MASSIMO Gorhetto, salah satu dosen asing Universitas Muhammadiyah Malang (UMM) tampak khusyuk mengikuti prosesi upacara bendera memperingati 69 tahun Indonesia merdeka yang berlangsung di lapangan heliped UMM, Ahad (17/8). Ini adalah kali pertama bagi Massimo berpartisipasi dalam kegiatan sakral bagi rakyat Indonesia ini.
Menurut Massimo, ia hanya pernah sekali mengikuti prosesi upacara, itupun saat ia terlibat dalam wajib militer di negaranya, Italia.
“Di negara saya, hanya kalangan militer saja yang mengikuti acara seperti ini, warga sipil tidak pernah terlibat,” ujarnya.
Massimo benar-benar merasakan hal baru, karena baginya, bisa mengikuti seremoni bersama warga Indonesia adalah hal langka.
“Ini bisa menjadi cerita menarik bagi teman-teman saya di Italia, karena kebanyakan mereka tidak pernah mengalaminya,” papar dosen jurusan Bahasa Inggris UMM ini.
Kegiatan upacara bendera ini tidak hanya diikuti oleh kalangan dosen saja, tapi juga seluruh elemen kampus, seperti karyawan, satuan pengaman (satpam), bahkan juru parkir hingga perwakilan aktivis mahasiswa.
“Hal ini menandai pentingnya komunikasi antara berbagai unit yang ada di kampus ini, karena masing-masing pihak menjadi elemen yang tak terpisahkan,” kata sekretaris Badan Pembina UMM Wakidi yang berperan sebagai inspektur upacara.
Bagi Wakidi, upacara tahun ini sekaligus menandai peringatan kiprah UMM setelah setengah abad mengabdi pada bangsa. “Kebetulan, saat ini adalah momen penerimaan mahasiswa baru, tugas kita adalah terus melayani mereka demi kepentingan bangsa,” tandasnya.
Keterlibatan semua elemen juga terlihat pada peran satpam sebagai tim paskibraka, komandan kompi serta pemimpin seremoni. “Ini adalah kedua kalinya saya jadi pengibar bendera pusaka,” kata salah seorang satpam yang masih berusia muda, Norman Alfan Arif.
Selain upacara, kegiatan bertajuk “Pentas Merdeka UMM” ini dilanjutkan dengan lomba-lomba, yaitu lomba nyuwun tempeh, tarik tambang, sepeda lambat, karaoke, dan klompen raksasa.

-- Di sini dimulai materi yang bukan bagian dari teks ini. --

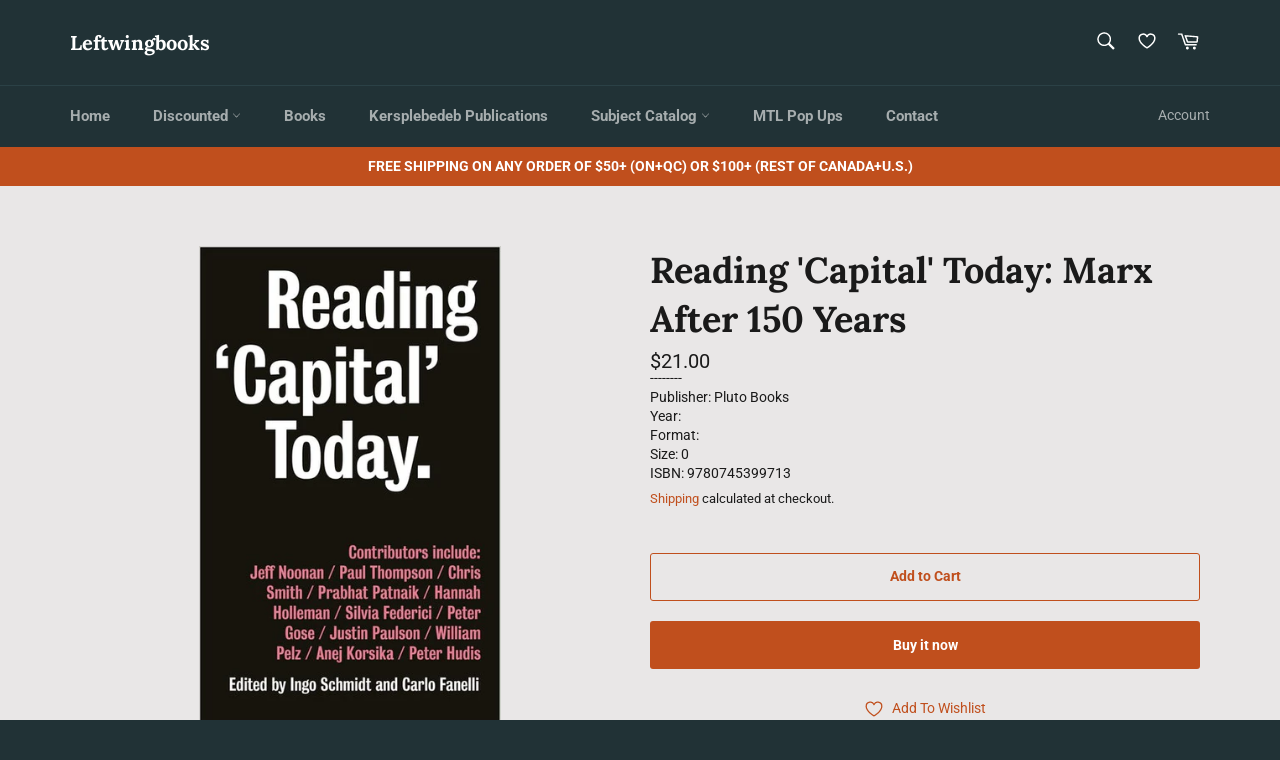

--- FILE ---
content_type: text/html; charset=utf-8
request_url: https://leftwingbooks.net/en-us/search?view=preorderjson&q=handle:%22divided-world-divided-class-global-political-economy-and-the-stratification-of-labour-under-capitalism-second-edition-ebook%22%20OR%20handle:%22anarcho-indigenism-conversations-on-land-and-freedom%22%20OR%20handle:%22anarchism-what-it-is-what-it-isn-t%22%20OR%20handle:%22antipolitika-3-nationalism-july-2023%22%20OR%20handle:%22readingcapital_1024x1024.jpg%22
body_size: 489
content:
[{
      "id":7663232352349,
      "title":"Anarchism: What It Is \u0026 What It Isn’t",
      "handle":"anarchism-what-it-is-what-it-isn-t",
      "collections":[268071895133,276140425309,268071043165,272130932829,267772461149,284783935581],
      "images":[{"id":35606335422557,"src":"\/\/leftwingbooks.net\/cdn\/shop\/files\/9781909798397-us.jpg?v=1722721023"}],
      "first_available_variant":{"id":42538582999133},
      "available":true,
      "selling_plan_groups":[],
      "variants": [{
            "id":42538582999133, 
            "title":"Default Title",
            "price":300,
            "available":true,
            "inventory_quantity":20,
            "inventory_policy":"deny",
            "selling_plan_allocations": []
          }],
      "source": "template"
    },{
      "id":7126765174877,
      "title":"Anarcho-Indigenism: Conversations on Land and Freedom",
      "handle":"anarcho-indigenism-conversations-on-land-and-freedom",
      "collections":[268071895133,276140425309,270377287773,289459961949,268071043165,268379258973,272074145885,267772461149,278664511581],
      "images":[{"id":33357094092893,"src":"\/\/leftwingbooks.net\/cdn\/shop\/files\/9780745349237.jpg?v=1691019571"}],
      "first_available_variant":{"id":41120776716381},
      "available":true,
      "selling_plan_groups":[],
      "variants": [{
            "id":41120776716381, 
            "title":"Default Title",
            "price":1600,
            "available":true,
            "inventory_quantity":100,
            "inventory_policy":"deny",
            "selling_plan_allocations": []
          }],
      "source": "template"
    },{
      "id":7676586262621,
      "title":"Divided World Divided Class: Global Political Economy and the Stratification of Labour Under Capitalism, 2nd ed. EBOOK (MOBI and EPUB)",
      "handle":"divided-world-divided-class-global-political-economy-and-the-stratification-of-labour-under-capitalism-second-edition-ebook",
      "collections":[295868006493,276140425309,268207292509,268215746653,281259442269,270377287773,285181214813,280419696733,280419631197,268375457885,268071043165,277788655709,268014059613,268400623709,268400656477,267772461149,268436242525,284783935581],
      "images":[{"id":30754040807517,"src":"\/\/leftwingbooks.net\/cdn\/shop\/products\/coverDWDC2.jpg?v=1654987826"}],
      "first_available_variant":{"id":42580275003485},
      "available":true,
      "selling_plan_groups":[],
      "variants": [{
            "id":42580275003485, 
            "title":"Default Title",
            "price":0,
            "available":true,
            "inventory_quantity":-33,
            "inventory_policy":"continue",
            "selling_plan_allocations": []
          }],
      "source": "template"
    },{
      "id":7268816650333,
      "title":"Antipolitika #3: Nationalism (July 2023)",
      "handle":"antipolitika-3-nationalism-july-2023",
      "collections":[268071895133,276140425309,268207292509,268215746653,270377287773,268375195741,268071043165,272130932829,267772461149],
      "images":[{"id":34050553741405,"src":"\/\/leftwingbooks.net\/cdn\/shop\/files\/large_1648_Antipolitika3NationalismLARGE.jpg?v=1706721185"}],
      "first_available_variant":{"id":41537219559517},
      "available":true,
      "selling_plan_groups":[],
      "variants": [{
            "id":41537219559517, 
            "title":"Default Title",
            "price":1300,
            "available":true,
            "inventory_quantity":1,
            "inventory_policy":"deny",
            "selling_plan_allocations": []
          }],
      "source": "template"
    }]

Salah satu peserta lomba nyuwun tempeh yang juga merupakan dosen jurusan Bahasa Indonesia, Daroe Iswatiningsih, menilai lomba ini perlu dilestarikan karena merupakan simbol alat produksi kalangan tradisional.
“Ini kan juga salah satu bentuk mengingat sejarah bangsa, sekarang ini tempeh sudah jarang dipakai ibu-ibu, karena sudah modern kita lebih suka menggunakan baki,” tutur Daroe yang menjadi juara I pada lomba nyuwun tempeh ini.
Tak ketinggalan, Massimo juga terlibat dalam dua lomba, yaitu lomba tarik tambang dan lomba sepeda lambat. Untuk lomba tarik tambang timnya meraih juara II sementara lomba sepeda lambat ia mencapai semifinal.
“Saya sangat menikmati lomba-lomba ini, sebenarnya saya ingin ikut semua lomba, tapi saya capek sekali,” kata Massimo yang mengidolakan klub sepakbola Italia Juventus ini.
Sembari berlomba, para peserta dihibur dengan lantunan lagu-lagu dangdut yang dinyanyikan di atas panggung. Di akhir acara, Rektor UMM Dr Muhadjir Effendy MAP dan Pembantu Rektor II Drs Fauzan MPd bahkan turut menyumbangkan suaranya. Peserta dan seluruh elemen kampus yang hadir semakin antusias saat Rektor menyanyikan lagu Kereta Malam.